_Exercise A_: Render this sentence from the zoning hearing excerpt in Spanish: "Commissioner Carlson inquired if the proposed zoning is for land alteration only; with Mr. Enos responding yes."
_Exercise B_: Set down the zoning hearing excerpt word for word, from "Item 3. (Z0207503)" up to and including "does not apply.".

Item 3. (Z0207503) Deer Park Ranch, Ltd.'s request for CUP
for Land Alteration in an AGR zone retaining the existing CUP for a Tower on
10.74 acres located on the south side of US 192, which was recommended for approval
by the P&Z Board with the understanding that the required 50-foot setback
from property line does not apply.
Commissioner Carlson inquired if the proposed zoning is for land alteration only; with Mr. Enos responding yes.
Motion by Commissioner Colon, seconded by Commissioner O'Brien, to approve Item 3 as recommended by the P&Z Board. Motion carried and ordered unanimously.
PUBLIC HEARING, RE: TABLED ITEM OF MAY 6, 2002 PLANNING AND ZONING
HEARING
Commissioner Scarborough called for the public hearing to consider the tabled item of the May 6, 2002 Planning and Zoning meeting, as follows:
Item 2. (Z0205401) Dianne M. Cullen and Desiree M. Webber's request for Small Scale Plan Amendment (02S.5) to change from Neighborhood Commercial to Community Commercial, and change zoning from GU to BU-2 on 1.97 acres located on the south side of Freeman Lane, which was recommended for approval by the P&Z Board and the Local Planning Agency.
Commissioner Carlson stated Ms. Webber and Ms. Cullen came forward at the last zoning meeting to pursue BU-2 zoning in an area that appeared to be compatible; she has been in discussion with various people in the area, including Mr. Stephens and Mr. Johnson; Mr. Johnson's property is currently zoned GU; and Mr. Stephens is on hold for a building permit. She stated the discussion ensued on what could be done with a binding development plan to make all parties happy; Animal Services inspected the area, and had some health issues; and some of those things have to be remedied. She stated Mr. Stephens would have liked the dogs to be behind the house because of noise factors; the issue came up concerning dogs getting loose and how to identify fencing that will guarantee the dogs will stay on the property, if the Board allows the BU-2 zoning; and those issues will require additional time to look into. She stated they looked at the possibility of keeping residential zoning and making part BU-2; but it would not work out as well for Ms. Webber; and it would be better to do BU-2 with a binding development plan. She stated they need to develop the binding development plan more and come to some agreement by all parties; there was a lot of support for Ms. Webber's establishment last time; but it is also necessary to consider the property rights of those who surround her. She stated in order to get animal licensing, Ms. Webber needs the proper zoning; she has a certain number of animals on the property; and the Board needs to determine the number of animals that should be on the property. She inquired if there is no limitation on animals in BU-2; with Mr. Enos responding there is no limitation in the Zoning Code. Commissioner Carlson stated in BU-2 it is possible to put a pet kennel; Ms. Webber has pens that are fenced in so that the dogs can be let out in different penned area; and unfortunately there are accounts of animals getting out, so she needs more time to develop the binding development plan to make sure the facility would be secure and that some of the issues that have been brought up have been resolved.

_Entries supplied_:
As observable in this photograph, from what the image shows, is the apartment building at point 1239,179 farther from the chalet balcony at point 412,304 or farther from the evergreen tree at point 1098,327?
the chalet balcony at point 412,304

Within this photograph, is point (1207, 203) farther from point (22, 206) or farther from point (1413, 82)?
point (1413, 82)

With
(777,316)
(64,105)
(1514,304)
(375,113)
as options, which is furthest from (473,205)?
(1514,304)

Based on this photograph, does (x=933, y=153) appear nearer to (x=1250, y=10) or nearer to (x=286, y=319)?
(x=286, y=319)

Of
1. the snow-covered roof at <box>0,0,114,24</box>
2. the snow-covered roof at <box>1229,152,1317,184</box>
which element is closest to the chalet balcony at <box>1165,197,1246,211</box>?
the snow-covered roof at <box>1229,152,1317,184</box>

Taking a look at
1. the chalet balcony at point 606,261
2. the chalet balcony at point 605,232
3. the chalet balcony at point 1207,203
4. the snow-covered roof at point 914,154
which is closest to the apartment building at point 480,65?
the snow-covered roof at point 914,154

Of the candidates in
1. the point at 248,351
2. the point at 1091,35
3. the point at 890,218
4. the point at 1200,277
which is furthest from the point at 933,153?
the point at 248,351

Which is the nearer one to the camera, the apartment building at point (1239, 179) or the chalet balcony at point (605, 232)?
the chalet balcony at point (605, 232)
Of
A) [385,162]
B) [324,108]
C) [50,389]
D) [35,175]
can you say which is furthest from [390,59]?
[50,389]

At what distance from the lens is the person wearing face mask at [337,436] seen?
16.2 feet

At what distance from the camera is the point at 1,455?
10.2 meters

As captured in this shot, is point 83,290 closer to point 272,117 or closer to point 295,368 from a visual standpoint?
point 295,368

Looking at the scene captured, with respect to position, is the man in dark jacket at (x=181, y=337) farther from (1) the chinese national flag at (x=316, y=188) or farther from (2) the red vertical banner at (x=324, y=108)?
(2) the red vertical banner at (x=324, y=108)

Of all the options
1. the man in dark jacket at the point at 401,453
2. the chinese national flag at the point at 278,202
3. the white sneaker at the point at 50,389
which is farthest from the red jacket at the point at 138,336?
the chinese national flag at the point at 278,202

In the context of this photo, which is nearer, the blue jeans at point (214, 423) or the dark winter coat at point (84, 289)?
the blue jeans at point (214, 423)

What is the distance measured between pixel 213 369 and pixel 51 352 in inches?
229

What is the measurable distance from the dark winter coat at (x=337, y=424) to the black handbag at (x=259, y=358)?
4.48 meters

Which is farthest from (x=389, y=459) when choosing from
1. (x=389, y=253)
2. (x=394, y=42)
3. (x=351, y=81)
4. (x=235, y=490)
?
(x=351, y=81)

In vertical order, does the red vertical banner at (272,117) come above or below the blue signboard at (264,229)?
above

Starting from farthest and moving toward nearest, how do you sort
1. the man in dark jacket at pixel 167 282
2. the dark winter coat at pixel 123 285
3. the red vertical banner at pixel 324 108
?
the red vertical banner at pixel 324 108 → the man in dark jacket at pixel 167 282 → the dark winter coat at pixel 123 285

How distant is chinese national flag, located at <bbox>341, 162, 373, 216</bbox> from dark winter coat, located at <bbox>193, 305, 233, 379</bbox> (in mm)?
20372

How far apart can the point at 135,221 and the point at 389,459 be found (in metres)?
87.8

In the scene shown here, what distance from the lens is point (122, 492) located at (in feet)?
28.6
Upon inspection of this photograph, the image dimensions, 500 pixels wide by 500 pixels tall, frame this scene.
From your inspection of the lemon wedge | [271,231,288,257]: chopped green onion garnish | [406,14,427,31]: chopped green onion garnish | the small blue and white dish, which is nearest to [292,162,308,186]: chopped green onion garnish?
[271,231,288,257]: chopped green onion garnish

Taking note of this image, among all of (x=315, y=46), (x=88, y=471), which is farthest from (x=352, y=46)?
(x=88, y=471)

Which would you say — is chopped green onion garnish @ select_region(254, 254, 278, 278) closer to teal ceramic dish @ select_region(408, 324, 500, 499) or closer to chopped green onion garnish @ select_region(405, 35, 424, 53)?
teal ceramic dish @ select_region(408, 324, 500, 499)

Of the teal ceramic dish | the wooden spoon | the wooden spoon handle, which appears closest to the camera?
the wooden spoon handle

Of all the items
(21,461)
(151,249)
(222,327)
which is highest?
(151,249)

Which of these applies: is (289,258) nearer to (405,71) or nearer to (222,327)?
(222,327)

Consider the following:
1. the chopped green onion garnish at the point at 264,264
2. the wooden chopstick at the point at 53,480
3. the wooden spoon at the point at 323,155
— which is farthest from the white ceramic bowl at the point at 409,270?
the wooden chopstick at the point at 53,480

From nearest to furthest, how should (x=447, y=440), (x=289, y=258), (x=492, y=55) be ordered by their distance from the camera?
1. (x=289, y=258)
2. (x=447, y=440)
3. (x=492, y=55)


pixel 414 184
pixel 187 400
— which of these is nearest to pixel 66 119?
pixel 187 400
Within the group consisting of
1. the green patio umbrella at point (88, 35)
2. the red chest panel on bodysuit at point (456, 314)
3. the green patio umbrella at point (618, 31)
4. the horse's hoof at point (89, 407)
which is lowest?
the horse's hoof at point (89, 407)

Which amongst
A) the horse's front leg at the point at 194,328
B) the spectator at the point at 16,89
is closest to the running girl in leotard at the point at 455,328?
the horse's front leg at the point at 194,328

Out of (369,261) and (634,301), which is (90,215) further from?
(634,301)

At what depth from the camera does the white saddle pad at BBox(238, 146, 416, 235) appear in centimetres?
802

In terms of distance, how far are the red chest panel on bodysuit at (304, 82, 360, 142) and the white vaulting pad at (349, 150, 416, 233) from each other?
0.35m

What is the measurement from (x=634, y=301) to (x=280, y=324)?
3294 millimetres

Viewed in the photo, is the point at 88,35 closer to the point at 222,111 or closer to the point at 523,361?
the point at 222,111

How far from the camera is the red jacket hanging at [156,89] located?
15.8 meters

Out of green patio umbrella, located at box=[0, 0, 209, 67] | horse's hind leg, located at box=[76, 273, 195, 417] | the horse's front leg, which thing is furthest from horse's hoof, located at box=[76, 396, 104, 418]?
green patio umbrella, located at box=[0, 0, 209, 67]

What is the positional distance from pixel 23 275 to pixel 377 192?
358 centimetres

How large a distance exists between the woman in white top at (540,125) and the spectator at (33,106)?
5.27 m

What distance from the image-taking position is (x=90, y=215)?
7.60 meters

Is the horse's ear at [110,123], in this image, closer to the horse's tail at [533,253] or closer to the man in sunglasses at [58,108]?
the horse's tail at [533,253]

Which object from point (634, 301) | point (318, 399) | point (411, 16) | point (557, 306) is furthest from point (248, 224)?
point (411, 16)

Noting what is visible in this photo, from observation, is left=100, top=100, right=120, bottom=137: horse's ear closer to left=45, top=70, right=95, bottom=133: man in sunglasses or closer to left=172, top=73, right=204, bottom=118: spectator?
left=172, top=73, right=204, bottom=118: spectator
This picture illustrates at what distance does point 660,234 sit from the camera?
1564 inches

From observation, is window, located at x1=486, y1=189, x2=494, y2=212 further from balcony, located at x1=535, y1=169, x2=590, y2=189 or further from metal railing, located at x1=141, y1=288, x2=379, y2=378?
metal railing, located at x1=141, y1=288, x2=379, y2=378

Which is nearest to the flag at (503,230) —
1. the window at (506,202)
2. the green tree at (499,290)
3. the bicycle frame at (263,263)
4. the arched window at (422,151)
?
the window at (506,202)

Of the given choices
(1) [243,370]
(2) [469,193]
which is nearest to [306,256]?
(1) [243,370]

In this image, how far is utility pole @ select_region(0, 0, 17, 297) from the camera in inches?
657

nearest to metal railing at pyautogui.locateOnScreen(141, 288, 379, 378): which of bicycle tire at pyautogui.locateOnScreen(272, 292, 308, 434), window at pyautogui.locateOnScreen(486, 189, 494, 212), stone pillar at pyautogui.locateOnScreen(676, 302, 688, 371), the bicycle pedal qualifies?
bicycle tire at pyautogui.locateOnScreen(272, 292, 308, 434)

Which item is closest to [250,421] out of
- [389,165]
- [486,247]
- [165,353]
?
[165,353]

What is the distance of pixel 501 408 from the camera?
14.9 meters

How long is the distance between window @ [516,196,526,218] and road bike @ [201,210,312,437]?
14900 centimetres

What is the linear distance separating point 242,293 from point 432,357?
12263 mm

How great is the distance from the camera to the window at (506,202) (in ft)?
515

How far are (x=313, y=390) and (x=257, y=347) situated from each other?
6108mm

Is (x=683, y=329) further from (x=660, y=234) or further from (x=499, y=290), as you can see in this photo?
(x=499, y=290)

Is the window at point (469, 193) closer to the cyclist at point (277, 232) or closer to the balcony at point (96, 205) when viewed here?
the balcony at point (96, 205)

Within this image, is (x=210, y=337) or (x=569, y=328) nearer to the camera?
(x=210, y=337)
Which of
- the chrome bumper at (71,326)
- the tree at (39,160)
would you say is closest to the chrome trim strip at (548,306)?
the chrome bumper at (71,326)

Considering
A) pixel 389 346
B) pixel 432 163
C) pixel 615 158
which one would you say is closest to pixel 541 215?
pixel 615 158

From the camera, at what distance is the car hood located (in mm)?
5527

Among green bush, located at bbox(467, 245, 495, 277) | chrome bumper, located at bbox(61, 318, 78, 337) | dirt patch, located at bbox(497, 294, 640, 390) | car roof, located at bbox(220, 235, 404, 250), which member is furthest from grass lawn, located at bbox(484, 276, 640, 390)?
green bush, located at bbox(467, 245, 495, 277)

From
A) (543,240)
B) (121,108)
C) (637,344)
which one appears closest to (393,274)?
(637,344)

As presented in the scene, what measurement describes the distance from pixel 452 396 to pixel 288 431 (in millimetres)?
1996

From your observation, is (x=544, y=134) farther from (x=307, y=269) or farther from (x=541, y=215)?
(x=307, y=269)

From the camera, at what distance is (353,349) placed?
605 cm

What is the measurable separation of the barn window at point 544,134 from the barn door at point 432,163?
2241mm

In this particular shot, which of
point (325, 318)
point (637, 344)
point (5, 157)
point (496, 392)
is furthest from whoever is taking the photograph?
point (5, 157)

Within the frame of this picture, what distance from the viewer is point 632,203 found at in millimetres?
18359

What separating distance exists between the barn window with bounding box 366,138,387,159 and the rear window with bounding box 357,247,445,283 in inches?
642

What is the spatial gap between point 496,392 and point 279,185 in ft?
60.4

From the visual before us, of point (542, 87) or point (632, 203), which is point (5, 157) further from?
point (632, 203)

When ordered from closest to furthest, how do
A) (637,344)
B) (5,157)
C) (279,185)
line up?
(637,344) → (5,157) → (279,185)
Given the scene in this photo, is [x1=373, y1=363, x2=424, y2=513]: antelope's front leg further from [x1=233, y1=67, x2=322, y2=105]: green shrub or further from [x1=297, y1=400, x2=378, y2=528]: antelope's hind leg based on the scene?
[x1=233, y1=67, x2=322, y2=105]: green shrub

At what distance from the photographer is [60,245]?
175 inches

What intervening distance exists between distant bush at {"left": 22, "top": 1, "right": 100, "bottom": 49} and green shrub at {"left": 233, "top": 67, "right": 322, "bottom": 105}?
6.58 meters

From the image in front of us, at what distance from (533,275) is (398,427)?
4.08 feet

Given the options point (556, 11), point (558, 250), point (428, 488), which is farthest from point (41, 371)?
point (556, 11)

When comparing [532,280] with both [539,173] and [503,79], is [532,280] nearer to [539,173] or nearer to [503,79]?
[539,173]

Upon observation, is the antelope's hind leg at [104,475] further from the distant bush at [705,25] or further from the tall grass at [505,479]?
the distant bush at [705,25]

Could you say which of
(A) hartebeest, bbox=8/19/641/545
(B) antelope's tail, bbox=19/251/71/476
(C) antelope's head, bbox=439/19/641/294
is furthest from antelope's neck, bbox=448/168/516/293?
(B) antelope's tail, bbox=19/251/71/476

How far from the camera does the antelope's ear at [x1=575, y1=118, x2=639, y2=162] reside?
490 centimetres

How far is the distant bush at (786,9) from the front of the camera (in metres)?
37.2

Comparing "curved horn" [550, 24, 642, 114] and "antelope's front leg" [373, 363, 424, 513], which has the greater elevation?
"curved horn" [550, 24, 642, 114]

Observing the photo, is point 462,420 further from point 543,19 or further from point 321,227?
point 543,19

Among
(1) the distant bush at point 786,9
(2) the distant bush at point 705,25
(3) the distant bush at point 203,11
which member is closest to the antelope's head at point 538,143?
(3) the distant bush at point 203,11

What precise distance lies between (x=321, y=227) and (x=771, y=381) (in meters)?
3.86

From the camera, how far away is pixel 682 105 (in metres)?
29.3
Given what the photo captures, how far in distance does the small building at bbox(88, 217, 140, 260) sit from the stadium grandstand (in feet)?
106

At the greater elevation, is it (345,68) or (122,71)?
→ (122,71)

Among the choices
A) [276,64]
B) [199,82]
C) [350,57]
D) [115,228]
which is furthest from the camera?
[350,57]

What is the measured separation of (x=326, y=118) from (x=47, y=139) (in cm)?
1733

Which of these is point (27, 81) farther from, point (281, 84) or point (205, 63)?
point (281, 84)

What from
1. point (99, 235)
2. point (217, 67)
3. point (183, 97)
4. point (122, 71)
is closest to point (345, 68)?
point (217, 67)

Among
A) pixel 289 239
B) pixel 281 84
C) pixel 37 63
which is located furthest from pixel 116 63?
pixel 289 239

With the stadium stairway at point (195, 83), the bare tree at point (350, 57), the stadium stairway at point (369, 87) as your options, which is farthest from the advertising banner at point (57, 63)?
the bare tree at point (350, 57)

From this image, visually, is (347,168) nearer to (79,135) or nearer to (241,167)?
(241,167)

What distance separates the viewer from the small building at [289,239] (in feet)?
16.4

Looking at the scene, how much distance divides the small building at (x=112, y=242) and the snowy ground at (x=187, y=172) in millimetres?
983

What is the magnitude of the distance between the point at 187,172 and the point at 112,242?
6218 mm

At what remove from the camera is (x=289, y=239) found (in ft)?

_Written solution A_: La comisionada Carlson preguntó si la zonificación propuesta es solo para la alteración del terreno, a lo que el Sr. Enos respondió que sí.

_Written solution B_:
Item 3. (Z0207503) Deer Park Ranch, Ltd.'s request for CUP
for Land Alteration in an AGR zone retaining the existing CUP for a Tower on
10.74 acres located on the south side of US 192, which was recommended for approval
by the P&Z Board with the understanding that the required 50-foot setback
from property line does not apply.